The Drug war, like Prohibition, has failed. We need a new approach. I say we follow Portugal's example (in this way).

Step 4: Buying drugs and supporting nasty people is a bad idea, just as buying ivory and supporting elephant poachers is a bad idea.

I have no big beef against your position, I just think you (and Kleiman) err too far on the punitive side.

Also the analogy with the ivory poaching is a poor one. The ivory market is one characterized by limited supply and high demand. Without state intervention the supply would be totally consumed, much as we consume other limited natural resources. In the heroin market the supply constriction is totally artificial, a creation of law.

They are thus in no way analogous.

A more fitting analogy is alcohol. We ran the bootleggers out of business with legalization. I hear they were pretty nasty, too. Some of them moved on to drug dealing.

Now who could have foreseen that?

As an aside on the drugs issue, it might be useful to distinguish between (for example) marijuana vs opiates.

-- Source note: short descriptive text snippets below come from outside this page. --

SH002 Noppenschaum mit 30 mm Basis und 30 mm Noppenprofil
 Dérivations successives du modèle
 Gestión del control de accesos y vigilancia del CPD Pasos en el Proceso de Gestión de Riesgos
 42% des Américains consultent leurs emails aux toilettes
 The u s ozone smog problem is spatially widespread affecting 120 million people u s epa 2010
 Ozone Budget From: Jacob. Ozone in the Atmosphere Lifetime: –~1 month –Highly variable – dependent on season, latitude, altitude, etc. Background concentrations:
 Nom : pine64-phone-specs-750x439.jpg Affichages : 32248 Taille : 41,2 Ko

IMVHO no good thing whatsoever comes from marijuana being against the law. Same for entheogenic plants. I can see making it against the law to operate cars or heavy equipment while using, other than that I see no point in laws against.

Opiates and drugs with very high risk of addiction, and drugs that are actually physically harmful to users (for example, bagging glue) are a different story.

A more fitting analogy is alcohol. We ran the bootleggers out of business with legalization. I hear they were pretty nasty, too. Some of them moved on to drug dealing.

Alcohol is different. It has a longstanding cultural and religious significance for many people. It's easy to make at home, and people have done so for millenia. In small doses, it has health benefits for adults. Obviously, there are many people who become addicted to alcohol and shouldn't use it, but prohibiting its use for everyone was a public policy bound to fail.

IMVHO no good thing whatsoever comes from marijuana being against the law.

Agreed.

Whatever the historical pattern, at this point an enormous number of people are capable of growing marijuana for personal use. And an increasing number of them are doing so. Which means that that distinction is fading.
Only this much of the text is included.